その一例として紹介したいのがdo organic(ドゥー オーガニック)です。国内のブランドですが、フランスのECOCERT(エコサート)から認証を受けています。日本人女性のために考えられた成分配合と選り抜きの原料。

パッケージにまでこだわりが見られる、国産オーガニックの先駆けとなった純日本製ブランドです。多少お値段は張りますが、一度使ったらリピートせずにはいられないほどの使用感と確かな効果から、多くの日本人女性に支持されています。

リップケア

メイクの決め手とも言えるリップはきちんとケアをしないと、どんなに整った顔でも、どれだけメイクを頑張っても仕上がりが残念なことになってしまいます……。たとえばシャネルやディオールなどの高級ブランドのリップを塗ったとしても、唇が荒れている人や潤いが足りていない人には全く映えないのです。

では、どうケアしたら良いのでしょうか?まずはシュガースクラブで優しくマッサージし、カサついた皮を剥がして保湿しましょう。シュガースクラブにもオーガニック製品はあります!

そして、普段使い用のリップケア商品でもオススメなのはポートランドビーバームです。オーガニックの認証は受けていないものの、認定基準は満たしていると思われる品なので敏感な唇にも安心して使えますし、口に入ってしまった時でも安全です。エステサロンやリラクゼーションサロンはもとより、他の美容系サロンに置いても興味を持たれる品だと思います。

ネイル

近頃はオーガニックネイルサロンが少しずつ登場し、オーガニックブームに拍車をかけています。生まれつき自爪が弱い方や、手が荒れやすい方、小さなお子さんがいる方などに好評のようです。

今回の執筆にあたって調査した範囲内ではオーガニック認証を受けたネイル用品は見つかりませんでしたが、比較的水準の高い品を見つけたので、ご参考までに紹介します。

まず一つ目はマックスオーガニックネイルです。利便性ではなく人に優しいネイルを目指したもので、すべて国内で揃えるという点でもこだわっています。ギリギリまで化学物質を取り除き、現在はオーガニック認証を得ようと画策中だそうです。
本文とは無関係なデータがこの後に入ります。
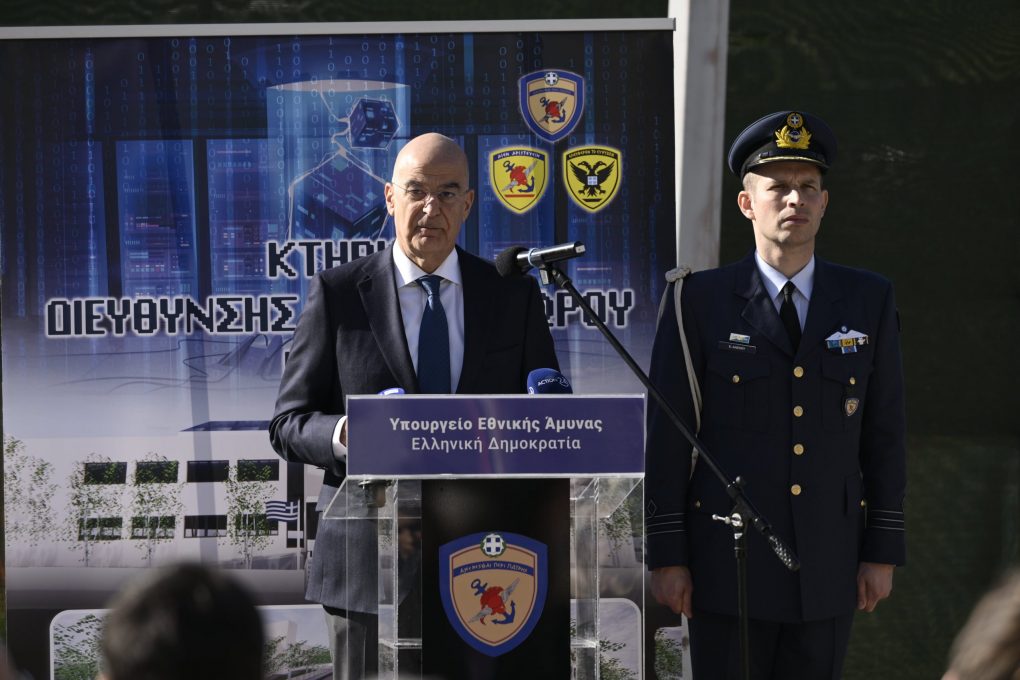 Νίκος Δένδιας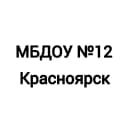 Канал МБДОУ №12_Красноярск в MAX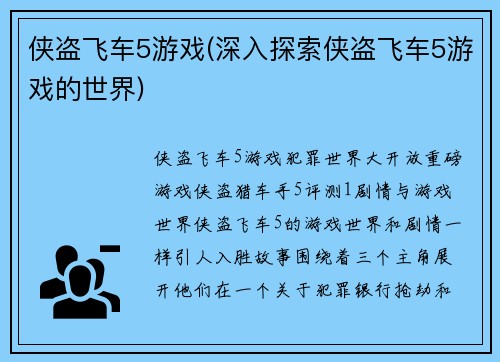侠盗飞车5游戏(深入探索侠盗飞车5游戏的世界)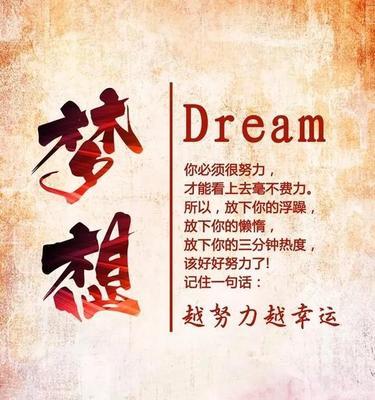 唯美的力量——激励人心的句子（感悟生命）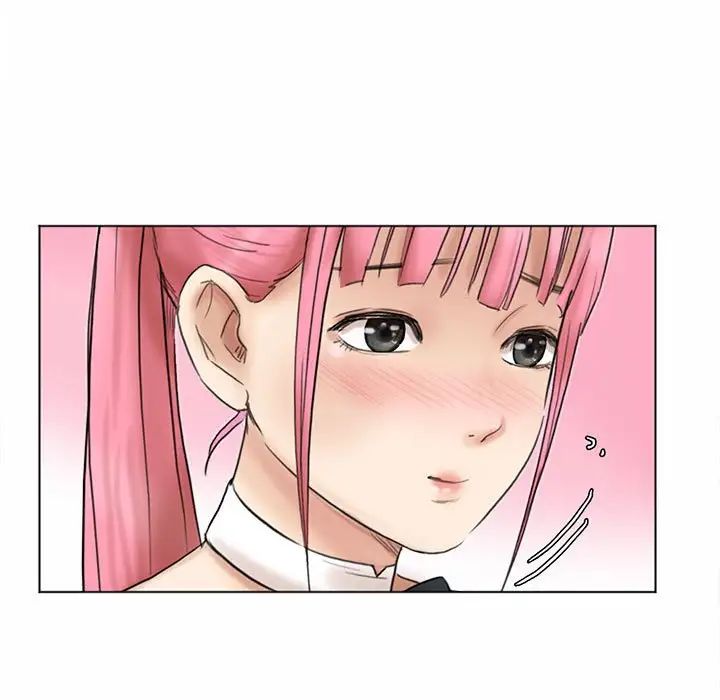 爱上属于别人的妳第41話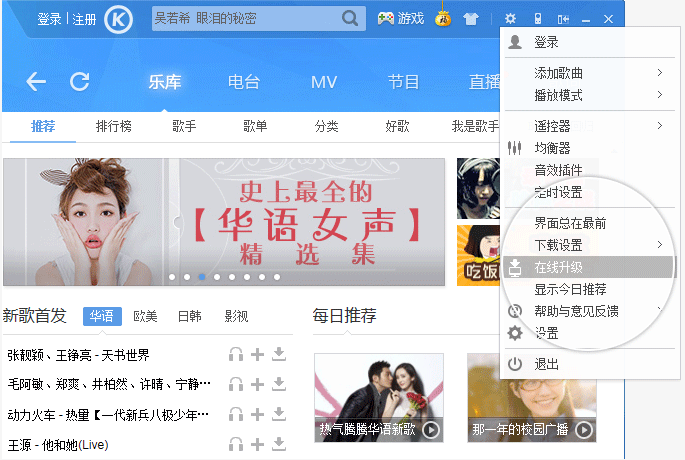 酷狗音乐包怎么购买使用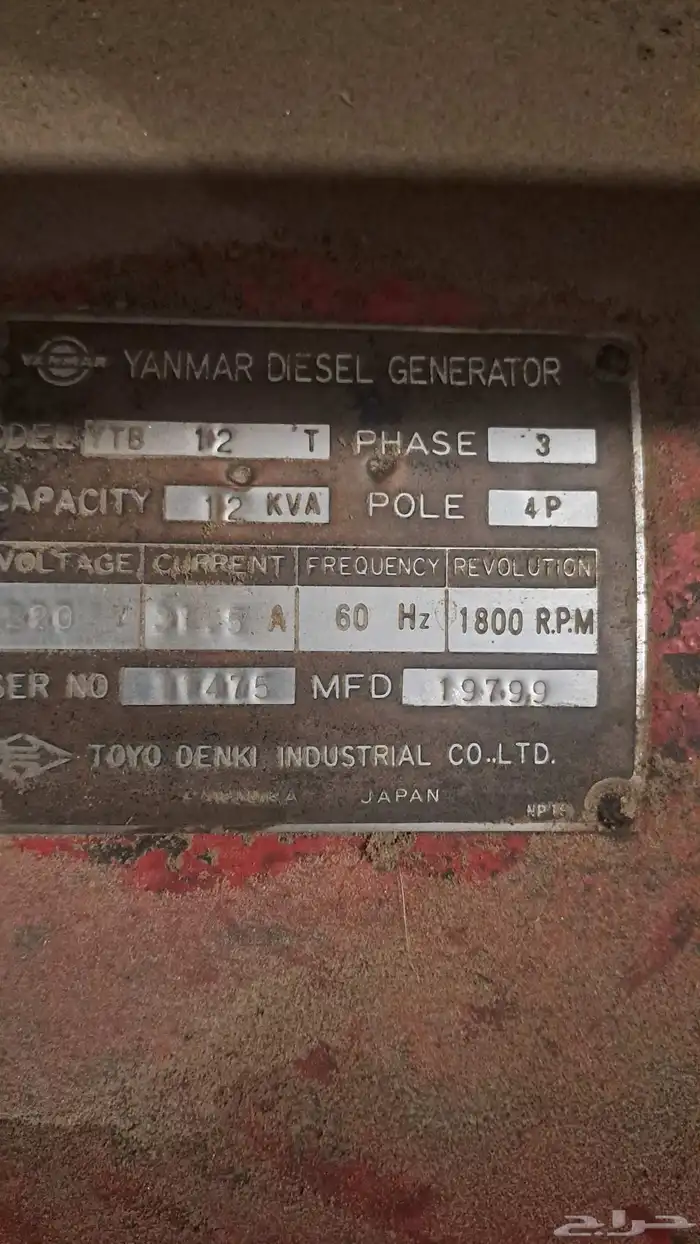 متطور كهرب ينمار   مضخة غسيل حار بارد 8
もう一つ紹介したいのは&nail(アンドネイル)で、こちらは爪のケアに特化したブランドです。じっくりとダメージケアをしながら、爪本来の力を引き出してくれます。様々なケア商品が揃っており、爪の状態やライフスタイルに合わせて選べるのが魅力です。

オーガニックを正しく理解し、人にも環境にも優しいサロン作りを

オーガニックについての理解は深まったでしょうか?このコラムを通じて、役に立つ発見や新しいアイデアのひらめきがあったなら嬉しいです。

オーガニック製品を使うことは再三述べてきた通り、お客様やサロンのスタッフの安全を確保できるばかりか、生産者や環境を守ることにも繋がります。オーガニックは健康的な生活をサポートするのと同時に、社会貢献の一環にもなるということです。

多くの店舗ではそれぞれにディーラーの方がいると思うので、今すぐオーガニック製品を導入するのは難しいかもしれませんが、せっかくのブームに乗らない手はありません!健康志向・安全重視の人々が増えた今こそ、オーガニックに取りかかるべきではないでしょうか?あなたのサロンから健康を発信し、健康サロン経営を推進していきましょう!